Tatum prawdopodobnie uniknął poważnej kontuzji

To bardzo dobra wiadomość dla fanów Celtics — Jayson Tatum najprawdopodobniej uniknął poważniejszej kontuzji kostki. Po niefortunnym lądowaniu na stopie Sabonisa i konieczności opuszczenia parkietu, Tatum po meczu zapewniał, że jego kostka jest „po prostu obolała”.

W trzeciej kwarcie meczu z Kings Tatum źle wylądował na stopie Domantasa Sabonisa po rzucie za trzy i mocno skręcił lewą kostkę. Z bólu aż chwycił się za nogę i musiał opuścić boisko. Zdołał jeszcze oddać dwa rzuty wolne, ale do gry już nie wrócił.

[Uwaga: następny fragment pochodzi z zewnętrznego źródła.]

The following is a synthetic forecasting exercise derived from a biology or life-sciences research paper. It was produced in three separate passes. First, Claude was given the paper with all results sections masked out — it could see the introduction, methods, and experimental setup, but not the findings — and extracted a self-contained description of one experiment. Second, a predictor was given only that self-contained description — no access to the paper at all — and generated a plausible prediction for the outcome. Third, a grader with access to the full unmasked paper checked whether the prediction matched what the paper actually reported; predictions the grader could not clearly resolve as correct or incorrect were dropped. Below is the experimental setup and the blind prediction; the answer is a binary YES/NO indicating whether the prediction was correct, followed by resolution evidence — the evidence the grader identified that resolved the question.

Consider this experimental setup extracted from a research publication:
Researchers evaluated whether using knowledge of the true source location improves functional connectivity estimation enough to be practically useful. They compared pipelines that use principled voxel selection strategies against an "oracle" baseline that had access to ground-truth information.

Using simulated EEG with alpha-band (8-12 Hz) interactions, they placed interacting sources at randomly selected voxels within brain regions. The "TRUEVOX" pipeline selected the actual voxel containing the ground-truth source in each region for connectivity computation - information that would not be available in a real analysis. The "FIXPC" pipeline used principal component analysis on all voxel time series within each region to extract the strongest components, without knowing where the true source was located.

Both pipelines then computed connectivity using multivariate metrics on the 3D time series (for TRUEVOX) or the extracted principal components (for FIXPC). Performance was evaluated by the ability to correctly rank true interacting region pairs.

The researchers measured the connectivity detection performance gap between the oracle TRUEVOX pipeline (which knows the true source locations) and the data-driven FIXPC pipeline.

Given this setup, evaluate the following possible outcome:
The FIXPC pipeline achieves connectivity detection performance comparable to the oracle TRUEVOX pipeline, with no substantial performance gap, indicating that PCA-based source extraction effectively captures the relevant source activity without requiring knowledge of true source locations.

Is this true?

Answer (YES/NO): YES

Po meczu jednak pojawiły się pozytywne sygnały — Tatum nie potrzebował kul ani specjalnego buta ortopedycznego, a według relacji z szatni, poruszał się bez większego utykania. Spędził około godziny w szatni bez konieczności dodatkowego leczenia, śmiejąc się i żartując z kolegami z drużyny.

Sam zawodnik powiedział tylko krótko do dziennikarki ESPN Ramony Shelburne, że kostka jest „po prostu obolała” i że zespół „zachowa ostrożność”. Trener Joe Mazzulla oraz Kristaps Porziņģis również podkreślili, że wszystko wskazuje na to, że uraz nie jest poważny.

Sabonis otrzymał faul niesportowy za zbyt bliskie podejście pod lądującego Tatuma i po meczu przeprosił:
„Czuję się okropnie. Sam miałem ciężki miesiąc przez kontuzje i nigdy nie chcesz, by coś takiego spotkało rywala. Przepraszam.”

Celtics mogą sobie pozwolić na ostrożność — mają już praktycznie zapewnione drugie miejsce w konferencji wschodniej, 4,5 meczu za Cavs i 8 meczów przed Knicks. Do końca sezonu zasadniczego pozostało 10 spotkań.

Tego samego wieczoru do gry wrócił Jaylen Brown po urazie kolana. Zdobył 9 punktów w 26 minut i przyznał, że to był ważny krok w powrocie do formy:
„Czułem się dobrze. Byłem trochę ostrożny, to też kwestia psychiczna, żeby znów poczuć pewność w nogach. To był dobry krok.”